[Provided material]

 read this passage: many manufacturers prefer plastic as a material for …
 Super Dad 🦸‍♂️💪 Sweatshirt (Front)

[/Provided material]
[Provided material]

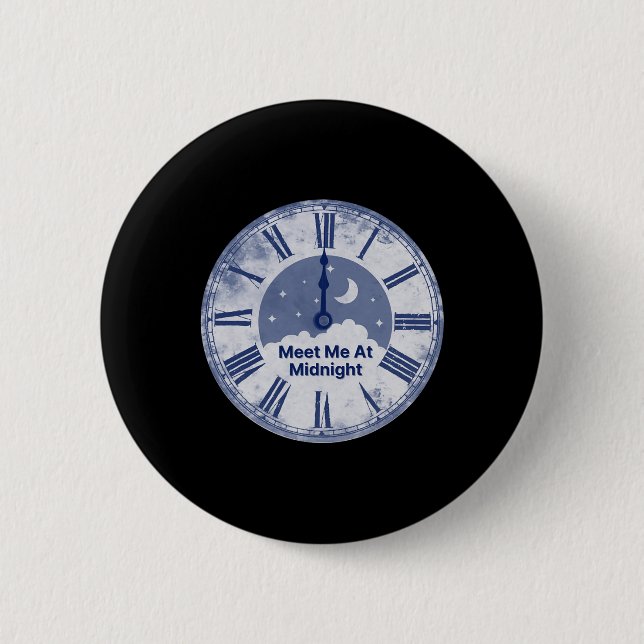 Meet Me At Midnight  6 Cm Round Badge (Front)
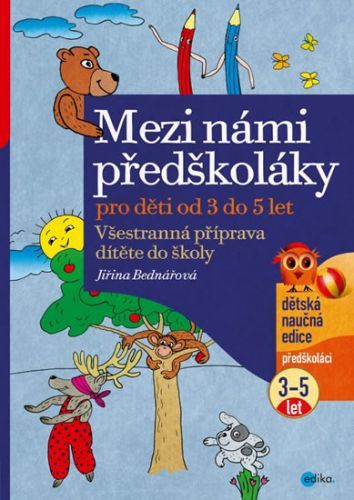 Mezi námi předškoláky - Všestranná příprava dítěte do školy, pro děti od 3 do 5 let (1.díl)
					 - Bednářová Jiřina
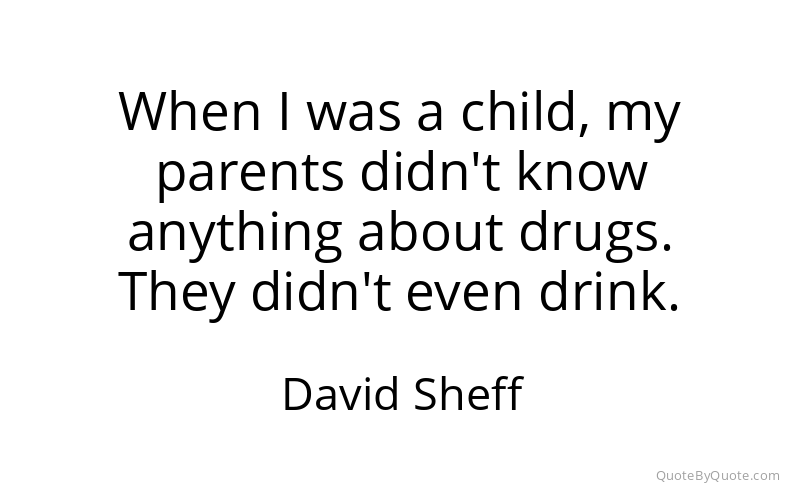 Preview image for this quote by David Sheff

[/Provided material]

▶ _Your goal_: Reproduce the data verbatim, beginning at the line containing "read this passage: many" and continuing through the line containing "Super Dad 🦸‍♂️💪 Sweatshirt (Front)".

▶ _Response area_:
 read this passage: many manufacturers prefer plastic as a material for …
 Super Dad 🦸‍♂️💪 Sweatshirt (Front)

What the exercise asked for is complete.